7/16/2013

No Tying in Baseball: Looking Back at 2002 MLB All-Star Game (The Most Meaningful Meaningless Game in All-Star History)

Entering the 2013 MLB All-Star game, there's been 10 mid-season exhibition games that have been played that have counted. And by counted, I mean that the winner of these glorified exhibition games, or at least that's what they should be (as they were for the seven decades before that) earned the right to home field advantage for its respective league.

It didn't have to be that way.

The 2002 All-Star game, held on July 9th of that season, was coming at an awkward time for the game. The players and owners were staring down the barrel of more labor issues...another strike. I remember this because I was a few days away from going on a 12-day baseball road trip and was considering making a sign to carry to games, "No Balls, Two Strikes, We're Out". I did not make this sign, somewhat out of laziness and also I thought it would be inconvenient to carry that sign around everywhere. Where was I....oh yeah, awkward times. The last thing the MLB wanted at this point was some controversial occurrence to mar everything that promised to be with the All-Star festivities.

Some of the best MLB players were on display*, a who's who of the steroid era: Bonds, Sosa, Giambi, A-Rod, Manny.

Bud Selig had nothing to worry about...right?

No way. In fact, the game started out with one of the best All-Star plays in recent memory, as Torri Hunter scaled the wall to bring back a Bonds dinger in the first inning of the game, prompting a rare playful Bonds to run out to the outfield to launch Hunter over his back.

Who would have known that play could be one of the reasons why the All-Star format changed the following year?  The use of 19 pitches (10 NL/9 AL) in the following 10 innings, and Bud Selig declares the game a tie in front of the Milwaukee fans, who greeted the news from their former owner by showering the field with beer bottles and tremendous hostility.

In 22 half-innings of baseball, Joe Torre and Bob Brenly managed to run out of pitchers to use. In less than a years-time, the two skippers go from battling in a memorable seven-game World Series (won by Arizona) to being the center of the ugliest non-steroid story that baseball has seen since the 1994 strike.

Why did they use all of these pitchers? Well, one of the traditions at this time in these games is to make sure as many of these All-Stars get to play as possible. A look at the box score shows that only two pitchers between both teams threw more than 30 pitches (Mark Buehrle & Freddy Garcia). Those two were among only five pitchers who toed the pitching rubber for multiple innings. It is understandable that managers do not want to burn these pitchers out in an exhibition, but to have 14 of 19 guys pitch an inning or less lends itself to a catastrophe such as this. Without increasing the total of pitchers allowed on the roster or allowing some of these guys back on the mound in case a game goes long, you were bound to have this happen at some point.

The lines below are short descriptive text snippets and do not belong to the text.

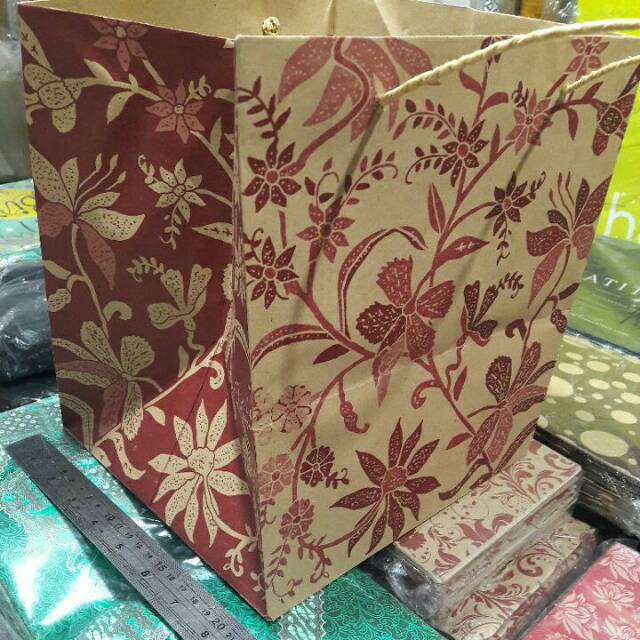 

Paper bag untuk dus nasi / kue / souvenir / hadiah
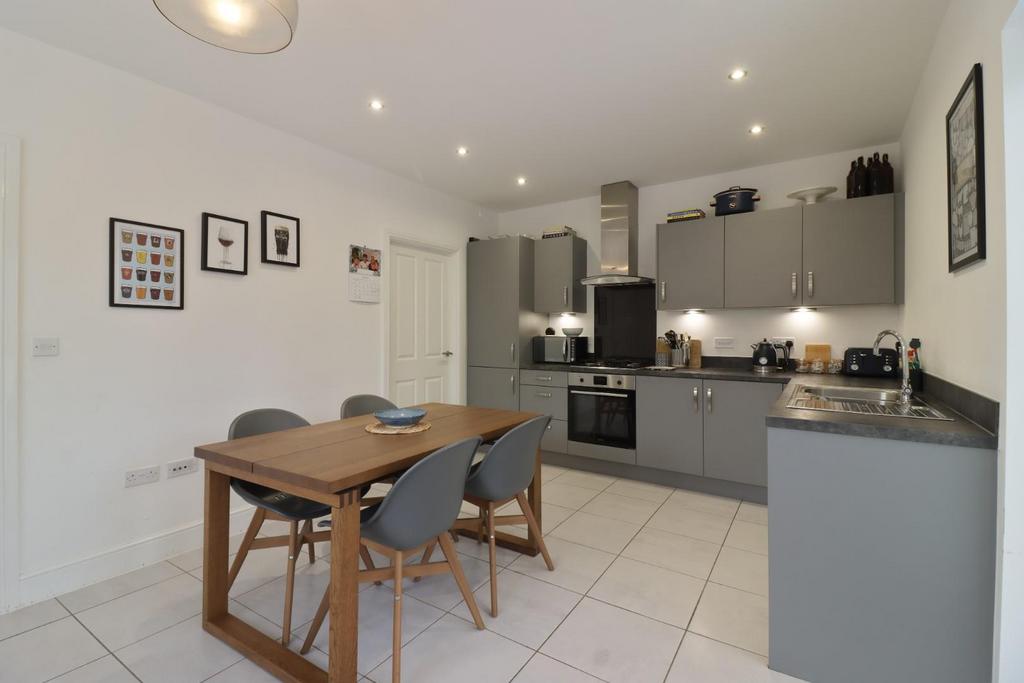 Kitchen diner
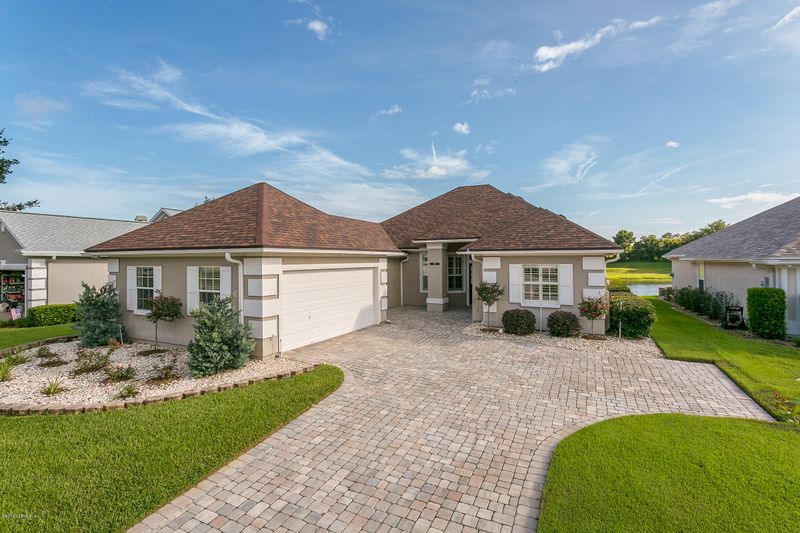 1568 Stonebriar Rd, Green Cove Springs, FL 32043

When Garcia struck out Benito Santiago in caught-looking fashion to end the eleventh inning, it was Selig and other MLB brass who were left caught looking at a result (a tie game) that could have easily been prevented. Whether it be forcing the managers to have better management of your pitchers, allowing pitchers to re-enter the game, or allowing for the addition of more pitchers, there were ways around avoiding this tie.

The irony of people booing at the end result of an exhibition game oozes with the tragic irony that Shakespeare plays thrived upon. It was the sole reason that Selig vowed that a tie would never happen again, bestowing home field advantage in the World Series to the team that won the glorified exhibition game.

And despite this World Series stipulation, the commissioner's office made sure to keep some of the format of previous games (i.e. mandatory one player from each team, no matter how undeserving the team may be) that directly conflict with the best of each league playing for the rights of the extra game for their league (ideally one of the players' every-day team).

It made no sense when it started in 2003. It still makes no sense now in 2013.

For a sport that is usually so rooted in the past that traditionalists have a hard time adjusting to changes in the game - interleague baseball, wild card, sabermetrics, instant replay - one item that it should revert back to its traditions is making the baseball an actual exhibition game, just like it was in 2002. Let every team continue to be represented. Let the game be fun, where even guys like Bonds can enjoy themselves without the extra burden of having to play for its league's right to earn the World Series home field.

Never thought I would say this, MLB, but for once, don't embrace the change you made ten years ago.

*couple interesting notes:
  1. Three current Sox were selected for that game - Paul Konerko, Robin Ventura (as a Yankee...and a player) and Adam Dunn (Reds). If you count A.J. Pierzynski, there were four White Sox members in 2012 who were involved in the game played ten years earlier.
  2. Five of the nine AL Starters (Giambi, Alfonso Soriano, A-Rod, Hunter, Ichiro) and two of the NL starters (Todd Helton & Jimmy Rollins) are on active MLB rosters. An additional nine AL bench/pitchers and two NL bench players are still active.